Pour la ministre de la Culture, “ce projet réunit la force de la langue française et la reconnaissance de sa diversité”. De son côté, Paul RONDIN, le directeur d’une nouvelle institution qu’il veut ouverte et interactive, assure que “l’on n’est pas ici pour conserver la langue française mais pour la faire vivre, révéler sa diversité extraordinaire”. Quinze salles proposent un parcours permanent autour du français, articulé en trois séquences : “la dispersion du français dans le monde“, “la réalité de son fonctionnement” et “la dimension politique du français”. Il est prévu que le bâtiment accueille par la suite des conférences, des ateliers et des expositions temporaires. RONDIN définit la mission de l’établissement en ces termes : “Nous ne faisons pas la leçon aux gens ici. Nous ne conservons pas la langue. Nous ne la protégeons pas. Elle n’a pas besoin de nous, la langue française va très bien. Par contre, on doit renouer avec l’idée de plaisir. C’est pour cela que je parle d’un manège de la langue… On s’amuse.” Et d’ajouter : “L’immersif, aujourd’hui, fait partie de nos vies et on en trouve ici aussi. Sauf que le sujet est de redécouvrir sa langue française ou ses langues françaises.”
Centre névralgique et emblème de ce nouveau lieu – présenté comme “un projet culturel unique au monde” -, la cour du Jeu de paume propose un “ciel lexical” mettant en avant la richesse mais aussi le caractère pluriel et bigarré du français.

DONNÉES EXTRAITES.
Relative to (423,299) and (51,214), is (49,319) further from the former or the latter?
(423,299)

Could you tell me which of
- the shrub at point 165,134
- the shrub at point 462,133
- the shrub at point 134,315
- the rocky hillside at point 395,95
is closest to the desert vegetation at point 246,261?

VOTRE OBJECTIF. Poursuivez le texte sur le nouveau lieu consacré à la langue française en reprenant juste après sa dernière phrase. Les lignes proviennent d'une autre source que le texte.

LE RÉSULTAT.
Naissance de la polémique
Mais, si tout le monde s’accorde à saluer l’ambition affichée de promouvoir la langue française et d’en assurer le rayonnement international, les voix discordantes et polémiques n’attendront pas le jour de l’inauguration pour se manifester. Sceptiques quant aux éventuelles retombées en termes d’emploi et de tourisme sur un territoire marqué par la désindustrialisation, certains fustigent le coût du projet – plus de 210 millions d’euros au total – et brocardent une réalisation qui, à leurs yeux, relèverait d’un “caprice présidentiel“. Les critiques les plus virulentes portant sur l’utilité même de ce nouvel équipement culturel remettent en cause la sincérité de son initiateur et qualifient l’entreprise de simple exercice de communication au profit du Président.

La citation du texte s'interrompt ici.